Pour atteindre ces trésors « cachés », il faut traverser tout le parc archéologique. Et Angkor, ce ne sont pas simplement des hordes de touristes, la caméra greffée à la main. Sur ce site vivent des centaines de villageois. Chaque matin, les écoliers empruntent les routes à vélo pour se rendre en cours. Les agriculteurs partent aux rizières accompagnés de leurs buffles. Nous parcourons près de quarante kilomètres vers le nord et le plateau des Phnom Kulen. Arrivées sur le site, il nous faut encore marcher une heure sur un sentier parsemé de racines pour atteindre Kbal Spean. Loin du gigantisme d’Angkor Vat, ici, nous découvrons des pierres taillées au creux d’une rivière. Des ronds, des apsaras sculptées, le tout perdu au milieu d’une dense végétation. Loin du tumulte des temples angkoriens, Kbal Spean nous apporte sérénité et calme.

Une fois redescendue, nous partons pour Banteay Srei, la Citadelle des femmes. La pierre, du grès rose, semble plus friable et confère un aspect fragile à l’édifice. Découvert en 1924 par les archéologues de l’EFEO (Ecole française d’Extrême-Orient), ce temple recèle de petits trésors. Comme ces statues de guerriers aux visages de singes. La finesse des sculptures est fascinante comme si les roches avaient été ciselées à l’aiguille. Notre journée se termine par des chants de Noël que nous entonnons, faisant sourire notre chauffeur. Pour le repas du réveillon, nous nous octroyons un grand restaurant ! Avec au menu, une succession de six plats où nous alternons poisson local, anguille grillée et épices ou ganache de chocolat à la cardamome. Nous terminons la soirée à Pub Street, rue de la soif locale où s’égosillent des centaines de vacanciers venus célébrer la naissance de Jésus, une chope de bière à la main.

Le 25 décembre, pause.
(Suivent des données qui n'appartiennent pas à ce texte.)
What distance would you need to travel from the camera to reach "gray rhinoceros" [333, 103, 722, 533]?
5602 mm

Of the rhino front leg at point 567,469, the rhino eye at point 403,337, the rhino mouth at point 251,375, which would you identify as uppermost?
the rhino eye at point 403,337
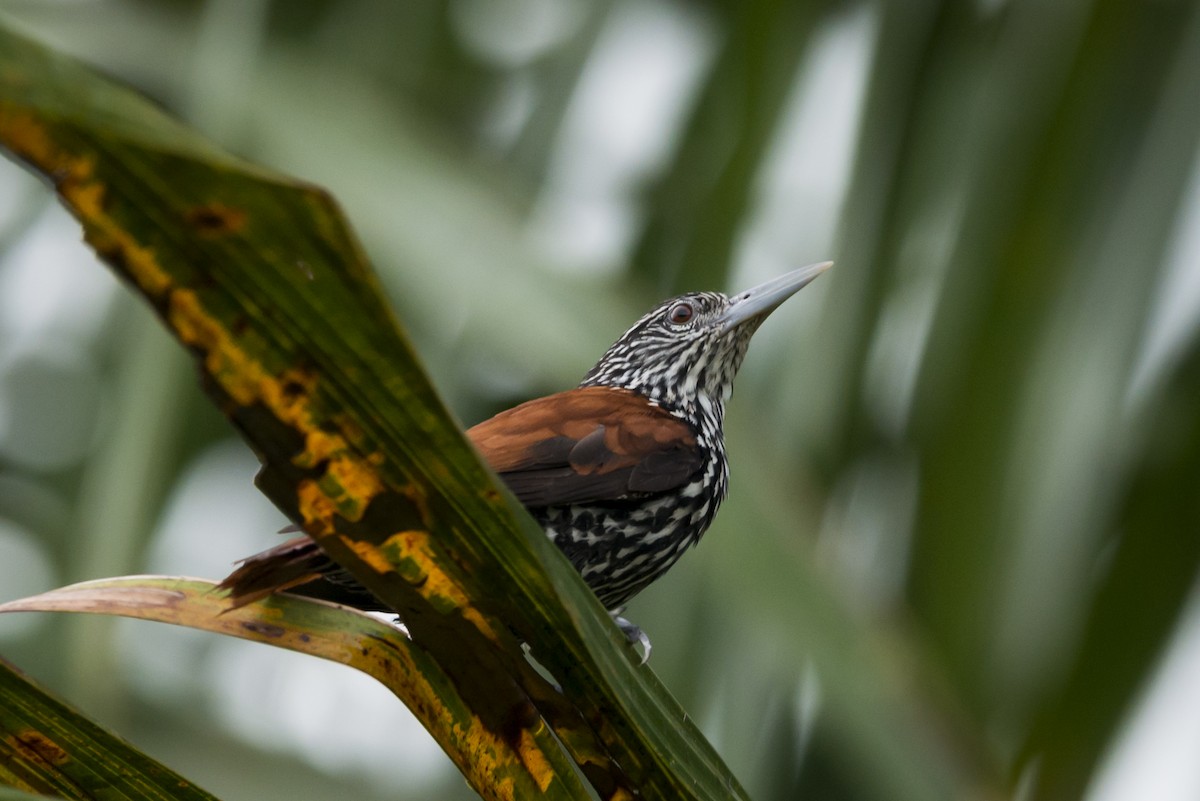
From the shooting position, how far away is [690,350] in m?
3.41

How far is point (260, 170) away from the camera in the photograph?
2.78ft

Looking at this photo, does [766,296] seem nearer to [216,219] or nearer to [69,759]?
[69,759]

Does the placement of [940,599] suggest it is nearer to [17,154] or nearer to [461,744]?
[461,744]

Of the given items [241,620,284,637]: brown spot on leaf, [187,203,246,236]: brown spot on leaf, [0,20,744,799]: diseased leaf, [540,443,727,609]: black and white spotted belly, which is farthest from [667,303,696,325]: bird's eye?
[187,203,246,236]: brown spot on leaf

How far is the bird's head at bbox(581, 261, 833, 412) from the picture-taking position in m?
3.36

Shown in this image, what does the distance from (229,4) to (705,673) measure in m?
1.25

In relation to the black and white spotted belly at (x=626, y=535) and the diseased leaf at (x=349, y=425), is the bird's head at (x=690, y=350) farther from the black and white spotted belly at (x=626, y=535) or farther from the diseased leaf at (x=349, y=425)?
the diseased leaf at (x=349, y=425)

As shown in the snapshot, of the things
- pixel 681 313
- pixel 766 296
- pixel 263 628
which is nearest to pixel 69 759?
pixel 263 628

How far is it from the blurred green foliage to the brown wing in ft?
0.55

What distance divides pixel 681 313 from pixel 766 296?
0.43 m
A 14 h, nous voici toutes les deux, étendues à se prélasser au bord d’une piscine sur le toit d’un hôtel. Le temps d’une après-midi, nous déconnectons de la surpopulation touristique de Siem Reap et de l’histoire khmère, un livre à la main. Avant de rejoindre la ville de Battambang, nous reprenons les vélos pour une dernière journée découverte. Cette fois, nous arpentons le grand circuit où s’égrènent des temples plus « confidentiels » mais tout aussi majestueux. Intrigants sanctuaires pyramidales teintés de rose que le coucher de soleil embrase et révèle sous un jour nouveau. Après ces trois jours de visite, la magie opère toujours. Trois jours, un temps qui s’est imposé à nous comme le temps respectueux et nécessaire pour tenter d’appréhender au mieux près de six siècles d’Histoire.

4 commentaires

  1. Nicole

    Très beaux reportages pour ce superbe pays.Continuez les filles et soyez vigilantes!

    Posté le 10 janvier 2012 à 19 h 43 min | #
  2. angélique

    Salut les filles
    Toujours ravie de lire vos aventures et de vous suivre même de loin
    Ces photos et lecture sont un appel vers le monde,
    Merci pour les pages Gabon qui m’acceuillait il y’a un an…
    A+ la petite soeur de Sylvain

    Posté le 11 janvier 2012 à 20 h 00 min | #
    • Julie

      Bonjour Angélique,
      Merci pour ton message, au plaisir de te voir en France à la fin de notre périple !
      Bises du Vietnam
      Julie et Nolwenn

      Posté le 13 janvier 2012 à 12 h 41 min | #
  3. Linda

    L’émotion et la magie sont toujours à chacun d’un de nos rendez-vous. Merci pour le voyage spirituel.